Poor neighborhoods have long struggled to attract grocery stores, as chain retailers prefer the less expensive route of building new stores in suburban strip malls, said Andy Fisher, executive director of the Community Food Security Coalition, which promotes family farms.

"What's happened then is that people can't get to supermarkets because they're few and far in between," Fisher said, adding: "The corner stores don't stock a full variety of foods, and the prices are outrageous."

But food on the Mobile Market will be affordable, Ahmadi says.

When it started in 2001, the People's Grocery received $189,000 in grants from the Columbia Foundation, among other social justice foundations. Part of the money was used to help launch the Mobile Market, and a smaller amount will be used to help offset the higher premium set on organic food -- something that Ahmadi says is essential to lure prospective customers.

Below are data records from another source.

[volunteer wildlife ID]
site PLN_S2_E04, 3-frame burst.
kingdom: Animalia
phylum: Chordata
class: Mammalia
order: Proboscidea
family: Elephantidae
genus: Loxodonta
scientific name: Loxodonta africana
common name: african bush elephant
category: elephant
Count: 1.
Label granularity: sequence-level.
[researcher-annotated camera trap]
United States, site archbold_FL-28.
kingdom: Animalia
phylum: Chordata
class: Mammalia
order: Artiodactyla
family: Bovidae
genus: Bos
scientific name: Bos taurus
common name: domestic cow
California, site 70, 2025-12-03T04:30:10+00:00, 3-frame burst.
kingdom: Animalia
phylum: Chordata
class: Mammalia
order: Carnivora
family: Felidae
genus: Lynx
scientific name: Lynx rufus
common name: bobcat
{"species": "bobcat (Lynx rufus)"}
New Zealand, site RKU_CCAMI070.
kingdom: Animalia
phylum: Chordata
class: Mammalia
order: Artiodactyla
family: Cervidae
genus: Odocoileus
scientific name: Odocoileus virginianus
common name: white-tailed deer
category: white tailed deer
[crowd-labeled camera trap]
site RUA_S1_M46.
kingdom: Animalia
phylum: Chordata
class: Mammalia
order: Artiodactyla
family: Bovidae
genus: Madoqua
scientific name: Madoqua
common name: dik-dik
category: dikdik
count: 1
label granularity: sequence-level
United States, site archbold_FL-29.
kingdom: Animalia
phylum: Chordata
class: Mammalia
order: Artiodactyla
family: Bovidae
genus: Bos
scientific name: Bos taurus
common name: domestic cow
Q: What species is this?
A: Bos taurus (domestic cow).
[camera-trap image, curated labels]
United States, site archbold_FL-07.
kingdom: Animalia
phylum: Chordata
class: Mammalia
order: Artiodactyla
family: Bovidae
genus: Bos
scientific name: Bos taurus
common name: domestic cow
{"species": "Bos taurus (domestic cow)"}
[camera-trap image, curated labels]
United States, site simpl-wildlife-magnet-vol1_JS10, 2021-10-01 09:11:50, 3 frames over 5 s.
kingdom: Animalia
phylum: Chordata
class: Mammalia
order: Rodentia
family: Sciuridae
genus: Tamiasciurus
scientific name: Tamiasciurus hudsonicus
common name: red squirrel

Food researchers say bringing healthy food to residents is an idea whose time has come.

"Organic appeals to all economic strata and urban, suburban and rural people, but the food system infrastructure is not necessarily set up to deliver it," said Bob Scowcroft, executive director of the Santa Cruz-based Organic Farming Research Foundation. "The fact that entrepreneurs are taking it to the next step is fantastic."

West Oakland residents -- most notably seniors who have a hard time getting around -- heartily agree.

"It's perfect for me," Baldasarre said. "I'll be the first to sign up!"

Sidney Kelsey, who grew up in Nashville, Tenn., said the Mobile Market is a throwback to the 1930s and '40s, when few families owned cars and produce trucks were the standard.

"They had a market come to your house almost every day," said Kelsey, 69, a retired city maintenance worker. "They had a scale to weigh the peas, the okra, the squash, any vegetable you can think of. It was really convenient."

Beyond the convenience of getting fresh food, Baldasarre says she supports the program because it hires neighborhood teenagers to do something good in the community.

"This will keep the kids out of trouble, too," Baldasarre said.

Besides the Mobile Market, the People's Grocery runs two other projects -- a program aimed at creating more urban community gardens, and another program where youths are paid and taught how to grow, cook and market their own food.

Under the Collards 'n' Commerce program, eight teenagers from West Oakland high schools spend a year in business and personal finance classes, and work in one of five community patches. They'll sell the food they grow via the Mobile Market.

Cindy Villanueva, 18, who recently graduated from McClymonds High School, said the program has taught her how to eat healthier and more conscientiously.

"I could eat McDonald's every day," Villanueva said. "They teach us what fast food will do to us. We're shortening our lives and we don't even know it."

That same awareness has inspired Tia Anderson, 15, to teach her family and friends about the need to improve their diets.

"My friends eat spinach in a can, so when they see spinach in the garden they ask, 'What's that?'" said Anderson, who attends McClymonds. "We need good food. We have to bring more organic food here."

Ahmadi sees the Mobile Market as a stepping stone to a future cooperative health food store that would become a permanent fixture in West Oakland. The grocery van will operate three times a week at first, and possibly more depending on its popularity, Ahmadi said.

"Any creative concept to address the issue is worth a shot," Ahmadi said. "We're taking a risk. It might be a cornball idea. If it's not successful, we're going to pull out the next experiment."

*Add note from Brahm Ahmadi: "The solar system in the Mobile Market is used to run our refrigeration. Eventually we plan to also connect our sound system to it and, perhaps, add a PA system as well. Initially we had debated whether to get a solar system or just install some rechargeable batteries that we could charge at night. Once we realized that a rechargeable battery system would cost us half of what a solar system would cost we decided to invest in our beliefs and go for the more sustainable technology. We also chose solar to help educate residents of West Oakland about alternative energy. The Mobile Market also runs on biodiesel to present an alternative for the 10,000+ diesel semi-trucks that pass through West Oakland everyday."